La ministre Vallée s’inquiète de l’intolérance constatée au Québec

La ministre de la Justice Stéphanie Vallée s’est inquiétée, dimanche, de l’intolérance manifestée récemment envers l’arrivée prévue de migrants syriens au Québec.

Mme Vallée a répété le message du gouvernement qui, ces derniers jours, insiste sur le fait que les migrants fuient la même terreur qui a frappé vendredi lors des attentats de Paris. Selon la ministre, des mesures de sécurité seront mises en place pour effectuer les vérifications nécessaires au moment de l’accueil des réfugiés.
 
Reconnaissant que des craintes sont exprimées, Mme Vallée a affirmé que le travail du gouvernement est important pour rassurer les inquiétudes de ces personnes.
 
Une pétition circule actuellement sur Internet pour s’opposer au projet du gouvernement fédéral d’accueillir 25 000 réfugiés fuyant la Syrie. Questionnée à ce sujet, Mme Vallée a fait référence à l’intolérance exprimée par une bannière installée à Québec cette semaine sur un viaduc autoroutier pour s’opposer au projet d’Ottawa, qui confierait au Québec l’accueil de 5700 réfugiés.
 
« On a pu la constater au cours des dernières semaines, notamment cette bannière qu’on a pu voir à Québec, a-t-elle dit aux journalistes.
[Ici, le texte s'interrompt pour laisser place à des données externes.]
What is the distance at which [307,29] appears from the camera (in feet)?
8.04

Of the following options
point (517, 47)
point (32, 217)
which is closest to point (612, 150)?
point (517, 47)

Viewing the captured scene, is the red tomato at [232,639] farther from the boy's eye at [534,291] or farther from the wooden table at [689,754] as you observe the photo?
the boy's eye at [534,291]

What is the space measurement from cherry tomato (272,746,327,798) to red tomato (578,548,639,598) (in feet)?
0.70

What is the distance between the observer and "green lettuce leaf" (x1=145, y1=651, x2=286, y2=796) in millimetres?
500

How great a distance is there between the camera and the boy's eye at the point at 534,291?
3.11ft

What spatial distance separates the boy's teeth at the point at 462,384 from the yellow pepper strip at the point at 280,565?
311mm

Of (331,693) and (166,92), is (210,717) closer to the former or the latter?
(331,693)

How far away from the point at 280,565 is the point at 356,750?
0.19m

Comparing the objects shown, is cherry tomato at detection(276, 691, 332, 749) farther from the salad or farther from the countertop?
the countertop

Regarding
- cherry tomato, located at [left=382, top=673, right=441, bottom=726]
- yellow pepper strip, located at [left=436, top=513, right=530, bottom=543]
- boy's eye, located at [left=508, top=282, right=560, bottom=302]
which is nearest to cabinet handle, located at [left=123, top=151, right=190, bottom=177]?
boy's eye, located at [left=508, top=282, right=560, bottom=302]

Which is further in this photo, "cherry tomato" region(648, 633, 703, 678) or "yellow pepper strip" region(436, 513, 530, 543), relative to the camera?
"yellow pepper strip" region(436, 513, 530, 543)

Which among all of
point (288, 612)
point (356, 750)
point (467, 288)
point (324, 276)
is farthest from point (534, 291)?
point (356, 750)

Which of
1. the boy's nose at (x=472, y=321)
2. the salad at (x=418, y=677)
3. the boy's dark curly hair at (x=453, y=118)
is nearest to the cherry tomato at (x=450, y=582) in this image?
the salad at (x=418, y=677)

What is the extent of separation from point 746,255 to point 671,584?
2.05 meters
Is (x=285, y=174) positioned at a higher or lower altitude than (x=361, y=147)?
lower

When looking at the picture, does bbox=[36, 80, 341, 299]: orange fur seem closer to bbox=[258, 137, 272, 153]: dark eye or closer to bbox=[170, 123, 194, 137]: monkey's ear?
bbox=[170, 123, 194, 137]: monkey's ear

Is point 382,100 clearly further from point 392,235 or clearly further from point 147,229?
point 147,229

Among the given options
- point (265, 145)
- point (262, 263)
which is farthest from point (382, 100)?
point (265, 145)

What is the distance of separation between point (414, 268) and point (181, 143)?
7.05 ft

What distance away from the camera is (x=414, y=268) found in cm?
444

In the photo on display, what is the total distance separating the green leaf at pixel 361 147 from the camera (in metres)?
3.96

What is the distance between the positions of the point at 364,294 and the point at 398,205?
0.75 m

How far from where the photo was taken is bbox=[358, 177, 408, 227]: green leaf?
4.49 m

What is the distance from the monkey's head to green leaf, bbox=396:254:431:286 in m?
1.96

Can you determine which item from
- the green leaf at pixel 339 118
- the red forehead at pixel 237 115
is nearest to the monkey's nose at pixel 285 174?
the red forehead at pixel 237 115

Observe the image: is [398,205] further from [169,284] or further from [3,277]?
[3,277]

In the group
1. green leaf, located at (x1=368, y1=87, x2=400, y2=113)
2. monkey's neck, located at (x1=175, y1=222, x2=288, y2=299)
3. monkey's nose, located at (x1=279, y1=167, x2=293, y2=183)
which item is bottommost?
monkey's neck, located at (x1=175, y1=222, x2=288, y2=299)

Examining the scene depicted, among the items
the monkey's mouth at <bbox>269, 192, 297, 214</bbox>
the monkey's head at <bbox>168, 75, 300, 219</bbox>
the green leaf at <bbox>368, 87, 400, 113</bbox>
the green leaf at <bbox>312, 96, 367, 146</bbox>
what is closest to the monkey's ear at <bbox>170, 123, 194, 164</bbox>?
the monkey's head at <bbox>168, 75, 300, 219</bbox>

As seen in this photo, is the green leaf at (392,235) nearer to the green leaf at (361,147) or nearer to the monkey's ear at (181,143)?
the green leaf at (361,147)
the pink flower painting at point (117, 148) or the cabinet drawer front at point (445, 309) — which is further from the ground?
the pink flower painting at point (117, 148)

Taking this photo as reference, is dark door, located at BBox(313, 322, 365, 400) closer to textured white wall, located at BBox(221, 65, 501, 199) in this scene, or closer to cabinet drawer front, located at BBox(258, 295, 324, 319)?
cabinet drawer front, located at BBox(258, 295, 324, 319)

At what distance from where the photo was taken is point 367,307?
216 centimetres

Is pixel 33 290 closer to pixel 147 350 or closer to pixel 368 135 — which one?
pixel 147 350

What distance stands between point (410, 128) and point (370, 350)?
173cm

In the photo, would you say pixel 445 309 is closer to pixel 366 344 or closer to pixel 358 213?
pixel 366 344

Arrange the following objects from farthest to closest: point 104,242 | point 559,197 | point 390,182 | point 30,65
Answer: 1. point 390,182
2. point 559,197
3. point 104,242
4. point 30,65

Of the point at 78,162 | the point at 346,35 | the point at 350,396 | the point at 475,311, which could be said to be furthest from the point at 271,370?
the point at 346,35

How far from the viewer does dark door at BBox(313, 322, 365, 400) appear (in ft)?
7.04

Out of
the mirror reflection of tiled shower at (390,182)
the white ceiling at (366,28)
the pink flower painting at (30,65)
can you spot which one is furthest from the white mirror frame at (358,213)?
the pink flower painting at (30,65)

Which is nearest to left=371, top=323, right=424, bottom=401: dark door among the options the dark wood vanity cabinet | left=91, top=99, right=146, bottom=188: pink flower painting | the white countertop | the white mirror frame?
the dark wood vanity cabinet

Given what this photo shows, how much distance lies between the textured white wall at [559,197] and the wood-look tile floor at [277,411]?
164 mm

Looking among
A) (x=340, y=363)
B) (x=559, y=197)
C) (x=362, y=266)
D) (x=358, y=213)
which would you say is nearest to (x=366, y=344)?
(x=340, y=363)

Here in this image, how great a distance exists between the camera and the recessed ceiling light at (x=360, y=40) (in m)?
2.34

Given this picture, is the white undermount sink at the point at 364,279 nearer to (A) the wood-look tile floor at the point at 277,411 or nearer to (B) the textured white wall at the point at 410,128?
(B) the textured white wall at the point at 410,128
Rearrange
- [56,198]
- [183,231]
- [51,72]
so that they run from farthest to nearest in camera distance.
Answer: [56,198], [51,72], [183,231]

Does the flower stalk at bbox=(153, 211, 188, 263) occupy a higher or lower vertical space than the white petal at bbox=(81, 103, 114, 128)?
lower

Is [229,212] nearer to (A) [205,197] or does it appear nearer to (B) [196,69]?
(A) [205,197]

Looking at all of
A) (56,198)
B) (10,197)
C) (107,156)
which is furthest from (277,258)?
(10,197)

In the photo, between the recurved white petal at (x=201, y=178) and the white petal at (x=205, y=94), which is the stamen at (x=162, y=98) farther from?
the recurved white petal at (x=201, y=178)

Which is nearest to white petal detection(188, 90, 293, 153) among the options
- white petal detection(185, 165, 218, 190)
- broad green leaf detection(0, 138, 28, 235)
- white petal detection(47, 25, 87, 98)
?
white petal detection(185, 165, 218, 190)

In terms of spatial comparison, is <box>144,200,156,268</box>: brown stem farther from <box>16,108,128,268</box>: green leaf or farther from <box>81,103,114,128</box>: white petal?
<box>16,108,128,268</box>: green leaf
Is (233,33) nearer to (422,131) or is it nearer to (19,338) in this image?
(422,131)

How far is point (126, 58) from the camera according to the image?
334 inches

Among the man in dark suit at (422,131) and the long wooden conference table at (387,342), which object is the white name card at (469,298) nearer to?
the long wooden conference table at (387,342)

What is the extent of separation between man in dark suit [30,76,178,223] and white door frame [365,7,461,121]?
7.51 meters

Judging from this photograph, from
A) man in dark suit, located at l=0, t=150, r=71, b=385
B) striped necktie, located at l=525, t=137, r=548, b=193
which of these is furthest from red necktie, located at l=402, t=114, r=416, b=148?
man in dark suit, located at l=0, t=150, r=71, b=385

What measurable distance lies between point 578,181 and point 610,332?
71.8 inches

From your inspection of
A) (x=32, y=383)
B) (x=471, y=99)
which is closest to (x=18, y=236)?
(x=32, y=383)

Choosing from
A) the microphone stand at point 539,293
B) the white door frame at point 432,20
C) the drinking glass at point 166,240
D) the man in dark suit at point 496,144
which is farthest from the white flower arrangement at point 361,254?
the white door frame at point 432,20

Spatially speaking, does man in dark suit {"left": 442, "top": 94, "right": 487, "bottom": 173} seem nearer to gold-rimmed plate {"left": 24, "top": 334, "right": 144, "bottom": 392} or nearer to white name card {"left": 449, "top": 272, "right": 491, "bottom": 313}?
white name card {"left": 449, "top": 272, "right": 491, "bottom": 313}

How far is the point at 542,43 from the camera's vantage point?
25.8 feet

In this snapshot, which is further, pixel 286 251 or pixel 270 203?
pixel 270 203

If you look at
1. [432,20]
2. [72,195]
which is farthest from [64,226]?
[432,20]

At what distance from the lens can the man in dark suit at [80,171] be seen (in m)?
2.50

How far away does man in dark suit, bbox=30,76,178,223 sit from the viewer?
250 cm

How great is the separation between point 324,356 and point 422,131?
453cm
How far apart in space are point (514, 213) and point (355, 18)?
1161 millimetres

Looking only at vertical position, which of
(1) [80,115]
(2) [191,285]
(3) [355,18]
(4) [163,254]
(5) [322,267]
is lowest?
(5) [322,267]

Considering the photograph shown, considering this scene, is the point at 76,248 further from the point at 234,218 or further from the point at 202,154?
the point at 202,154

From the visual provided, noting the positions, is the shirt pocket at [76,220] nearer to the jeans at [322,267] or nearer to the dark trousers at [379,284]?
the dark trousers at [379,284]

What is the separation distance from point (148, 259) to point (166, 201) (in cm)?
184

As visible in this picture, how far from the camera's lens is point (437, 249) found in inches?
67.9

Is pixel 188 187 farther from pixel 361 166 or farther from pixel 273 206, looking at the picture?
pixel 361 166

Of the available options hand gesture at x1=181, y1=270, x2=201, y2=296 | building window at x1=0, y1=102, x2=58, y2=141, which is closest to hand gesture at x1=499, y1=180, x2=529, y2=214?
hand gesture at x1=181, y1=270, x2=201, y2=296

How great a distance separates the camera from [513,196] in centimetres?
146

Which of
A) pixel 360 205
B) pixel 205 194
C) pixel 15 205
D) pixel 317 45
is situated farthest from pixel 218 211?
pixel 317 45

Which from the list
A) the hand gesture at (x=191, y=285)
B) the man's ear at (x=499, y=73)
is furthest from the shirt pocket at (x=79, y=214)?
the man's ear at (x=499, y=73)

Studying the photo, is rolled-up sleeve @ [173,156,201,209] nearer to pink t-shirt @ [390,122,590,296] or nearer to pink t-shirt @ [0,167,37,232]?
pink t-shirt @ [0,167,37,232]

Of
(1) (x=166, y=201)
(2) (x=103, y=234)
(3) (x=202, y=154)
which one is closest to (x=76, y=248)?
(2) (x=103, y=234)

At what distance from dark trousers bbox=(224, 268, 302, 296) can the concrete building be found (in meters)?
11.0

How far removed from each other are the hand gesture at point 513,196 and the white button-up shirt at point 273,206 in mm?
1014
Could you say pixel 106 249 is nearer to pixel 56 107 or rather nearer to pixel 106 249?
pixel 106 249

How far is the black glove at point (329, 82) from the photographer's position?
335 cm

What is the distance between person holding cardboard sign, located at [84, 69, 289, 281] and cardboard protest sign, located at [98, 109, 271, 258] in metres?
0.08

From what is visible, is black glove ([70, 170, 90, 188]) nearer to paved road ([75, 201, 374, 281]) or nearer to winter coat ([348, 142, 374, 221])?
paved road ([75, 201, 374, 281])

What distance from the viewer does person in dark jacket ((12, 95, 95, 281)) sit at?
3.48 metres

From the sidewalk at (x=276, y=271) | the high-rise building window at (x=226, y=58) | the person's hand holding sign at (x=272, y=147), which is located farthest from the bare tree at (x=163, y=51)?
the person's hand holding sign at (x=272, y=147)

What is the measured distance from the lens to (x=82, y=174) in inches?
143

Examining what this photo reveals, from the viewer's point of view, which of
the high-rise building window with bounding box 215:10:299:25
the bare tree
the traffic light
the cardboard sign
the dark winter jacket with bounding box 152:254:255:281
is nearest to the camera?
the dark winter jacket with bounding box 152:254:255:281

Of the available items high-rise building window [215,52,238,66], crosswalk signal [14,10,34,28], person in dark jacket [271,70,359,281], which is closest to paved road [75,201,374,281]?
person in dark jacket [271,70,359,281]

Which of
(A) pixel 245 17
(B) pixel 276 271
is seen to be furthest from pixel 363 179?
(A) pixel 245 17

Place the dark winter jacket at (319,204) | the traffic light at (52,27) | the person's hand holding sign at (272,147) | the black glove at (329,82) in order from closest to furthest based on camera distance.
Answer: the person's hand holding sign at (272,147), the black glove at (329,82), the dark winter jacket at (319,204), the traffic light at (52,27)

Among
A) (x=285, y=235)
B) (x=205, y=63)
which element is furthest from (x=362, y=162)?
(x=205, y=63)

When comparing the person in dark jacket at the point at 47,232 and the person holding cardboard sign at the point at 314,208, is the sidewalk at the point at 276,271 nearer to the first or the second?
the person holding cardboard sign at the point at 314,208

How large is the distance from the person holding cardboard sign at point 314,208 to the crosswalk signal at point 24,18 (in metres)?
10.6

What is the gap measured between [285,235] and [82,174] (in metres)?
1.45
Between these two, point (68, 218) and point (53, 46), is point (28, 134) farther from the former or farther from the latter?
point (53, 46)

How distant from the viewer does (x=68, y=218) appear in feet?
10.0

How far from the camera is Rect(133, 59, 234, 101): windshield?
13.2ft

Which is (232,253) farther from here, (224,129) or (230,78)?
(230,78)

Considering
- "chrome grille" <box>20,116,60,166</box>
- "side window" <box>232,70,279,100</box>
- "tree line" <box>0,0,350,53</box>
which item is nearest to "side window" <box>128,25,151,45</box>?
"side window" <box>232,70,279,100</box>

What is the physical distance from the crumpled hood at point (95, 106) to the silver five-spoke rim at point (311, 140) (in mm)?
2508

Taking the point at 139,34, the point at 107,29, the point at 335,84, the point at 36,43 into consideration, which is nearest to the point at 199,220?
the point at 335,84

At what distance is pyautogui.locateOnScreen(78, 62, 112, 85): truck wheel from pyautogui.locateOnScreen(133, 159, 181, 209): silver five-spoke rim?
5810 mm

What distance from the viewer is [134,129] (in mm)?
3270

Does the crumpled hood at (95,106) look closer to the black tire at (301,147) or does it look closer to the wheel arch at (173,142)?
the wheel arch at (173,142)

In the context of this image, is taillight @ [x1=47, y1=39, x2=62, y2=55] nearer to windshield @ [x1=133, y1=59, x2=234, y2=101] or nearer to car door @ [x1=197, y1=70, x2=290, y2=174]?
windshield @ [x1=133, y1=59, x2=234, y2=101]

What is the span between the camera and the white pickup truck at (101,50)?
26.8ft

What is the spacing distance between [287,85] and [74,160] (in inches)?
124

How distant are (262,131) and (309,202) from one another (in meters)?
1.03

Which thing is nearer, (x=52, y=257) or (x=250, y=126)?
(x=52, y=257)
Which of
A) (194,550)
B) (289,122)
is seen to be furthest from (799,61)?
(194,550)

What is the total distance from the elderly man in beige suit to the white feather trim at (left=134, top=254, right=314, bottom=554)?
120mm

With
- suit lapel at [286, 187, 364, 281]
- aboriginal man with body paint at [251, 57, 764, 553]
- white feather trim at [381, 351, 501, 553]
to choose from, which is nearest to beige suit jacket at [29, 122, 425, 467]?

On le constate aussi dans certains échanges, on le constate dans certains propos sur les médias sociaux, cette intolérance-là à l’égard de l’autre. »
 
Mme Vallée a insisté sur l’importance de créer un contexte favorable à l’arrivée des réfugiés. « Ce qui m’inquiète et qui nous a toujours inquiétés, c’est l’intolérance à l’égard de l’autre, comme je le mentionnais à vos collègues, on a des gens qui quittent des endroits où la terreur fait partie du quotidien, ils quittent la violence et l’horreur. Ces gens-là on doit les accueillir de façon sereine. »
 

 

Terres d'accueil
 

Selon Mme Vallée, « il ne faut pas que les actes commis vendredi dernier augmente ce sentiment de crainte envers l’autre ». « Le Québec, le Canada, ont toujours été des terres d’accueil. On a toujours accueilli l’autre à bras ouverts et ça doit continuer », a-t-elle dit.
 
De son côté, le ministre de l’Éducation François Blais a également reconnu dimanche l’importance de rassurer les personnes qui craignent pour leur sécurité en raison de l’arrivée de réfugiés.
 
« Je leur explique que ce ne sont pas des terroristes qu’on accueille, c’est vraiment des gens qui sont des réfugiés au sens le plus fort du terme. Il y a des enquêtes de sécurité qui sont faites avant qu’ils arrivent ici par le gouvernement canadien. J’ai assez confiance au processus. »
 
Selon M. Blais, les craintes exprimées reflètent une opinion minoritaire au Québec. « C’est des gens qui sont absolument désespérés, qui sont expulsés par la guerre, par des conflits, c’est un geste d’humanité de leur ouvrir nos portes, a-t-il dit. Je pense que la grande majorité des Québécois comprennent ça. »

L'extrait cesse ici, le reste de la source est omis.